傘
「あぁ。そっちじゃなくて、この相合傘もできる大きめの傘にしたらどうだ?」
「あいあいがさ?」
「知らないか。男女二人で一本の傘を使うことを相合傘っていうんだ」
パースは大きめの傘を持ち、開いて見せた。
「これなんかいいんじゃないか?」
右手で傘を持ち、左手で傘を開いたパース。
キョウには、その表情が一瞬曇ったように見えた。
さらに、キョウの目にパースの左手の肘から小さく火花のような光が見えた。
ほんの一瞬だった。周りの誰にも見えてないようだから、やはり気のせいか。
パースの開いた傘の柄、星空を散りばめた模様で三日月があしらわれていた。
キョウはその傘が気に入った。ファウも気に入ったようだ。
「じゃあ、そのあいあいがさにする」
「あ、いやいや、相合傘ってのは男女二人で一本の傘をさすことをいうのであって、これはまあ、普通の傘」
「ふうん?」
キョウは買った傘を広げてみた。
数歩、ファウと並んで歩いてみたが、さすがに目立つと思い傘をたたんだ。
二人並んで歩く様子はのどかだが、少し前に壮絶なことがあったのだ。
*
「ねえ? あの人なの?」
と、パースに問いかけたのは、シヴァだった。
シヴァも行商に混じり露店を出していた。
シヴァは行商たちに用心棒として雇われたのだが、出会ったきっかけはシヴァがたこ焼き屋を開いていたからだった。

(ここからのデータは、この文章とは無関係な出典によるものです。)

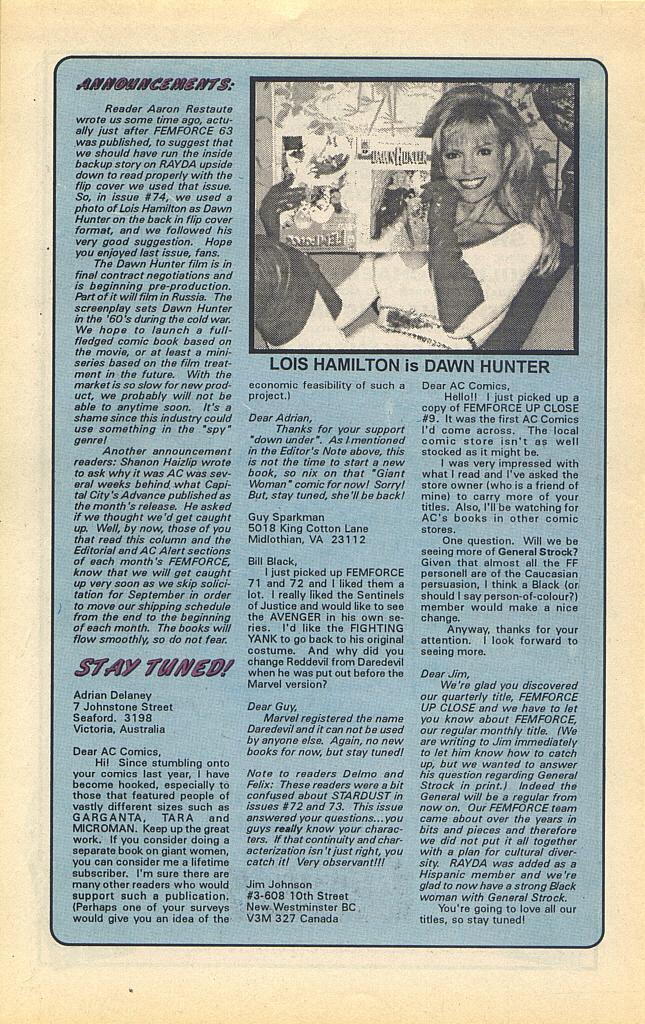 Read online Femforce comic -  Issue #75 - 29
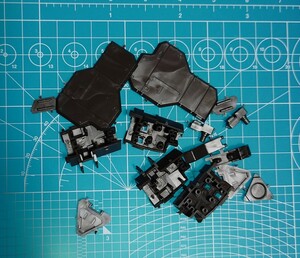  Kotobukiya line arc white green to1/72 Armored Core misa il left right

たこ焼きというものを知らないパースは、シヴァにルウの地でたこ焼き屋を開いてみないか?と誘ったのだ。
道中シヴァが意外に強いこともわかり、用心棒と観光も兼ねて商売のためやってきた。
「ところで、今のがキョウ・テセティア?」
「ああ」
「確かきれいな金色の髪って言ってなかったっけ? 僕、どんなきれいなのか楽しみにしてたのに」
シヴァは、行商に行ってる期間の用心棒としてパースといろいろ会話していた。
その間、パースはよくキョウの話をしていたのだ。